Work to complete: Could you reproduce every entry as it stands, leaving the pictures behind?

━━━━━━━━━━

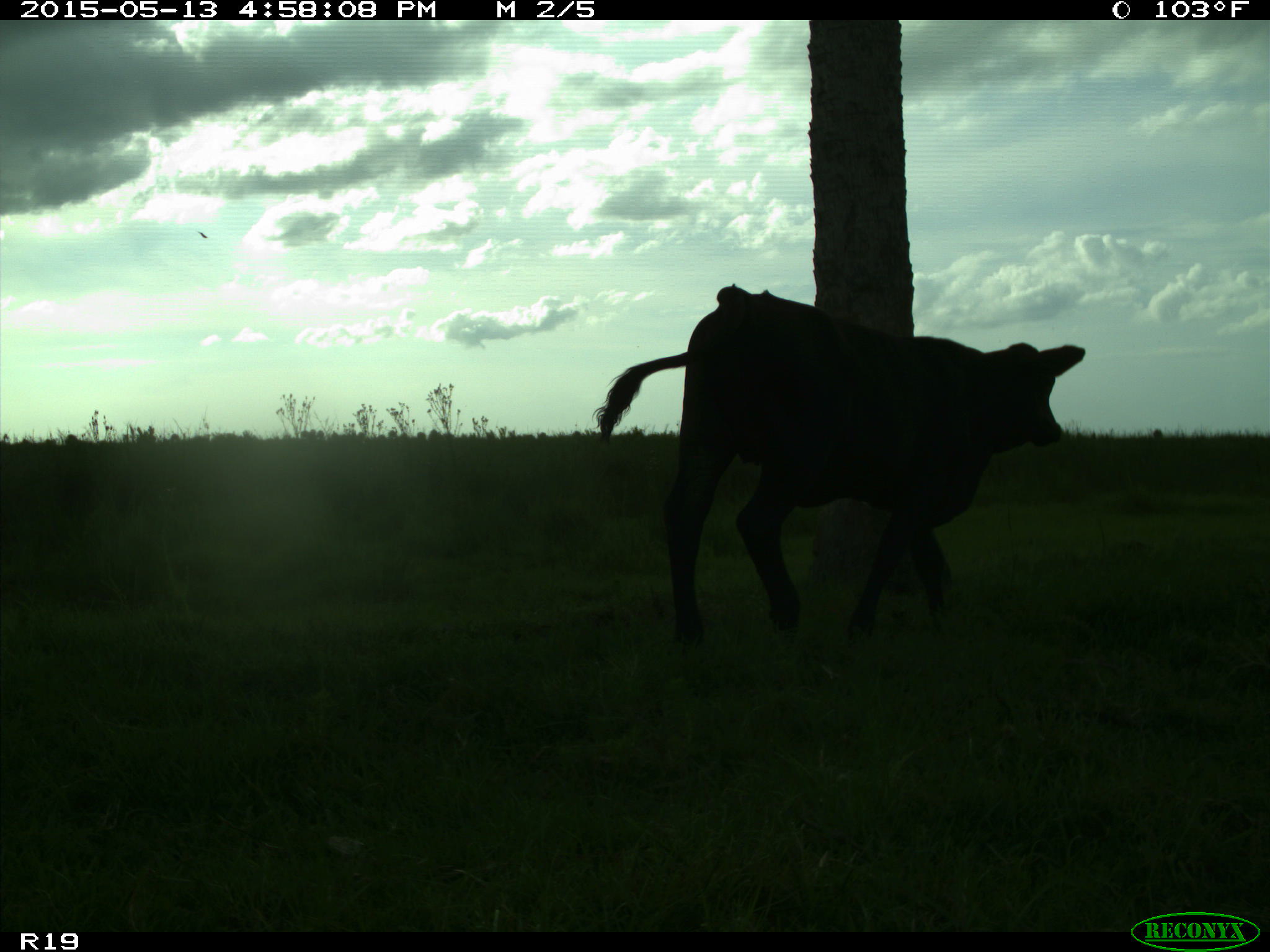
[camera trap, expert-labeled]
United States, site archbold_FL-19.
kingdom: Animalia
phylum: Chordata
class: Mammalia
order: Artiodactyla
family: Bovidae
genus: Bos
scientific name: Bos taurus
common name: domestic cow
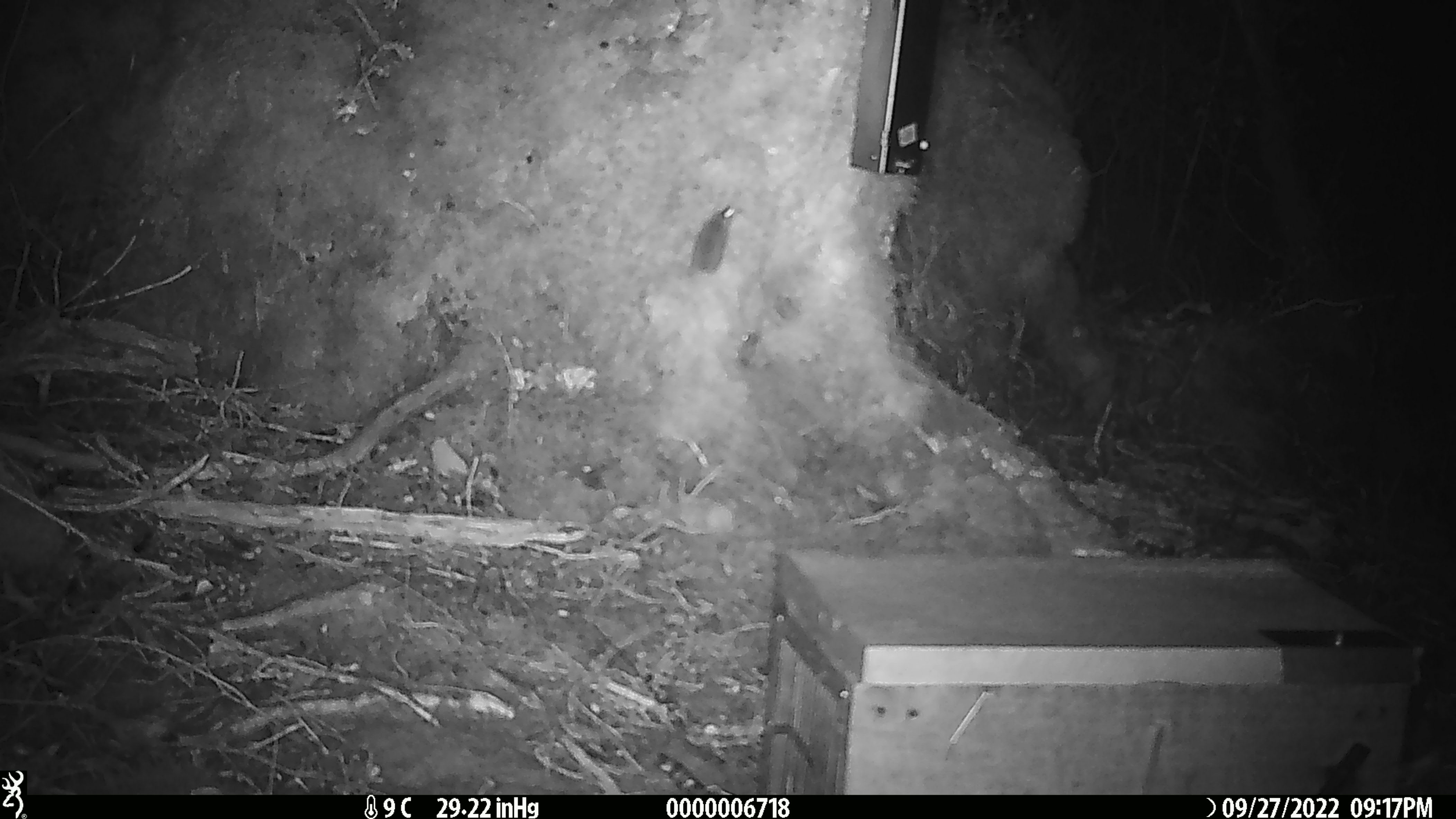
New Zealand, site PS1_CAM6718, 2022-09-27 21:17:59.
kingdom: Animalia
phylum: Chordata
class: Mammalia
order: Rodentia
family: Muridae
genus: Mus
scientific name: Mus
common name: mouse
Mouse (Mus).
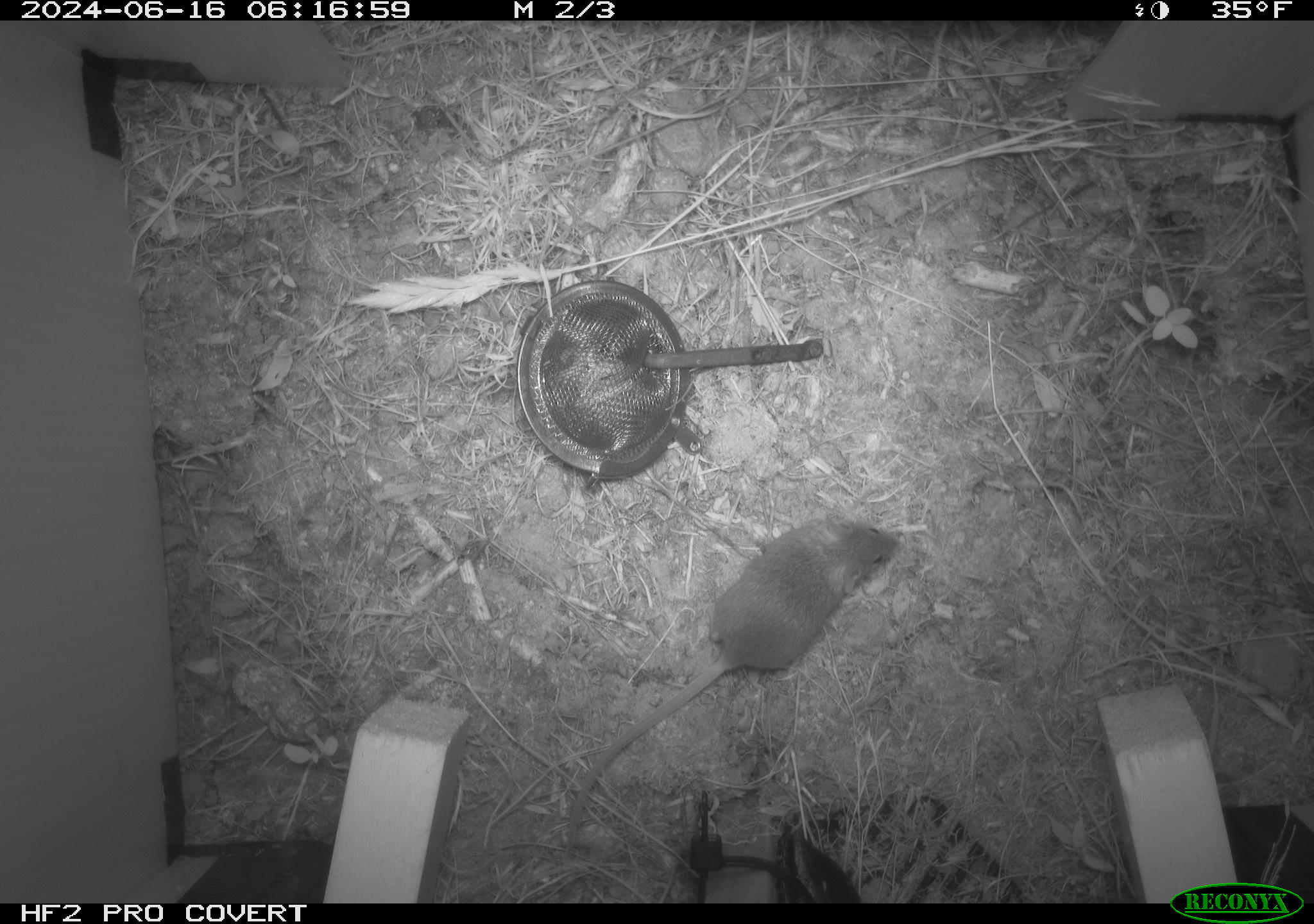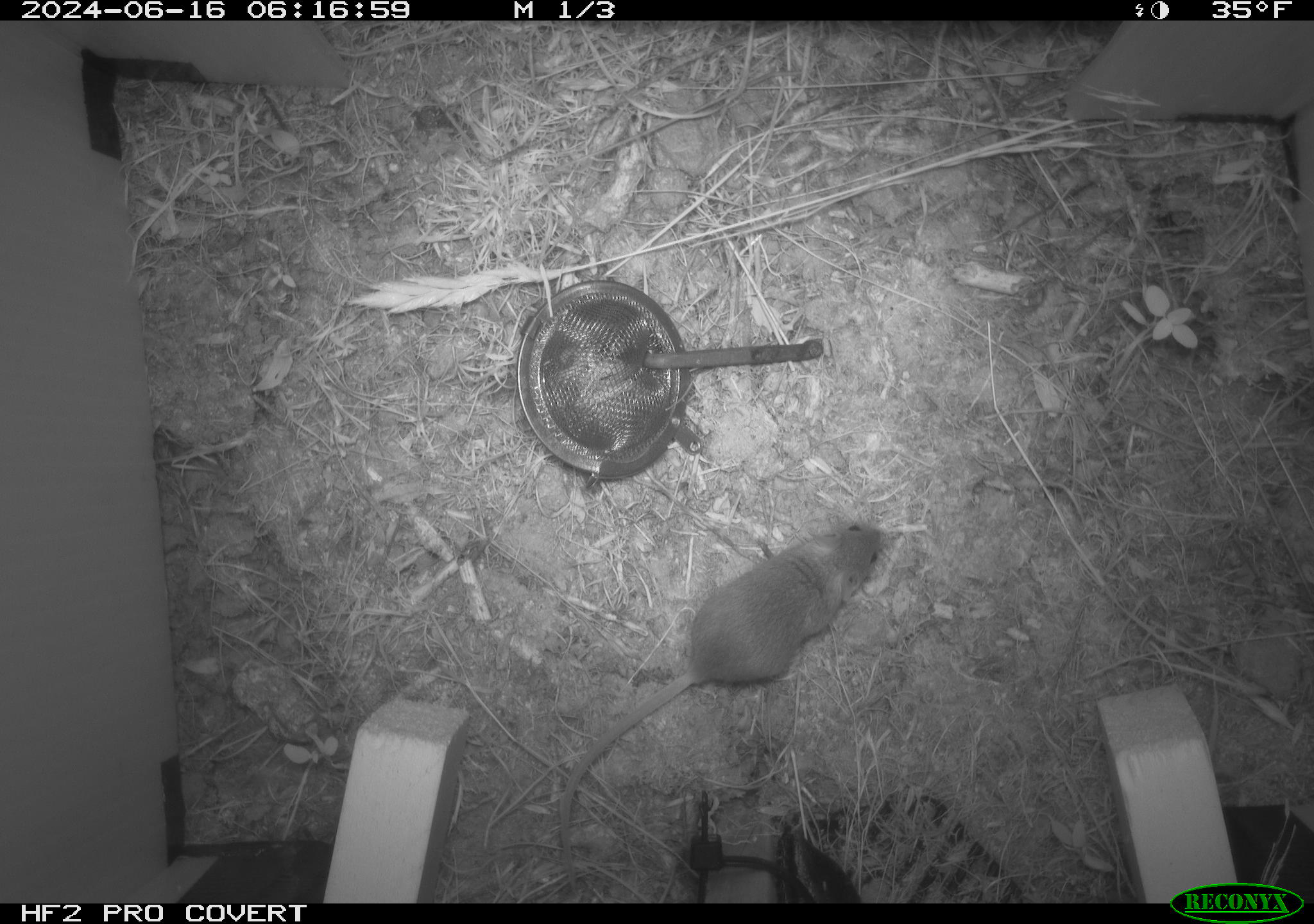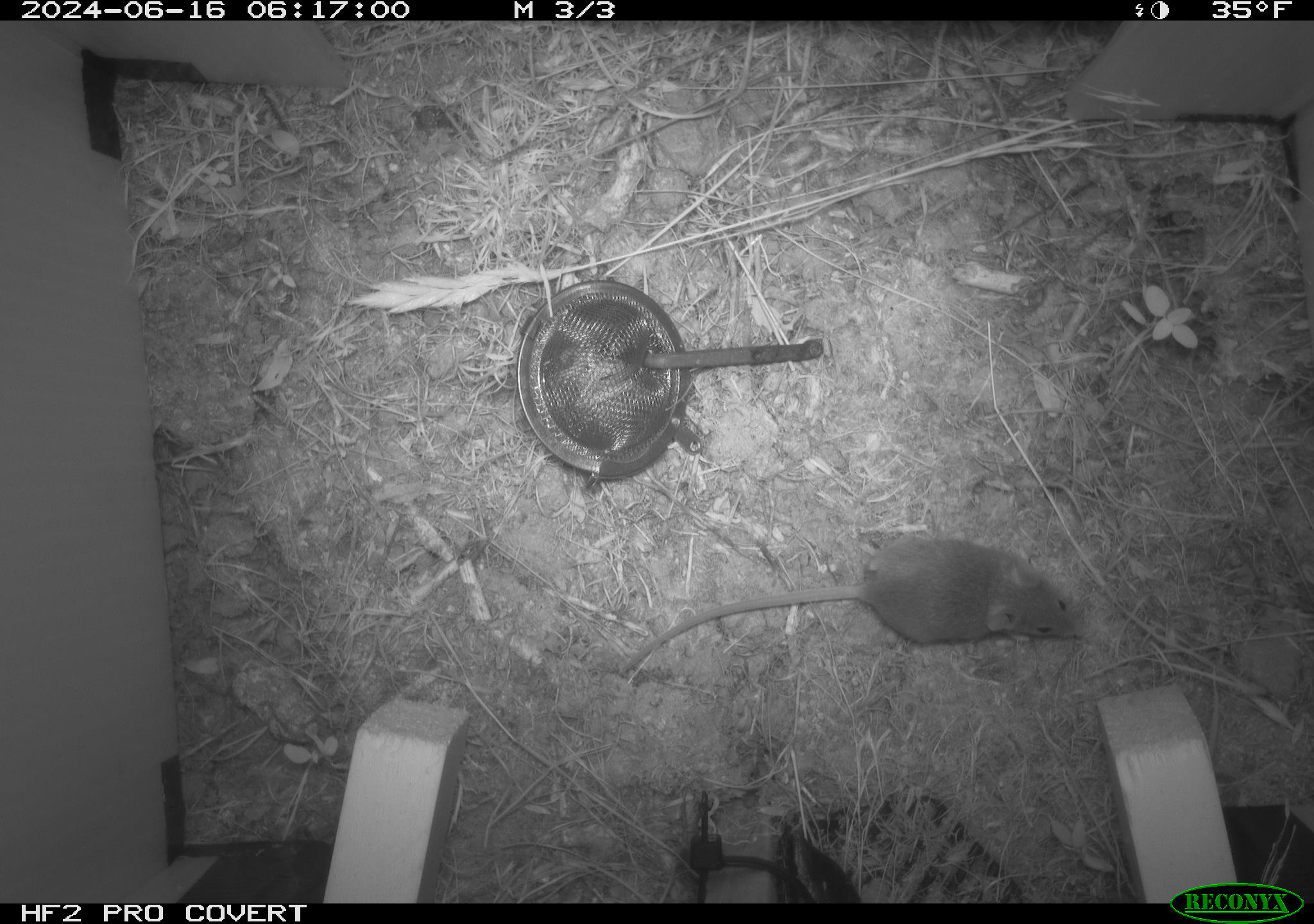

━━━━━━━━━━

Response:
[camera trap, expert-labeled]
United States, site archbold_FL-19.
kingdom: Animalia
phylum: Chordata
class: Mammalia
order: Artiodactyla
family: Bovidae
genus: Bos
scientific name: Bos taurus
common name: domestic cow
New Zealand, site PS1_CAM6718, 2022-09-27 21:17:59.
kingdom: Animalia
phylum: Chordata
class: Mammalia
order: Rodentia
family: Muridae
genus: Mus
scientific name: Mus
common name: mouse
Mouse (Mus).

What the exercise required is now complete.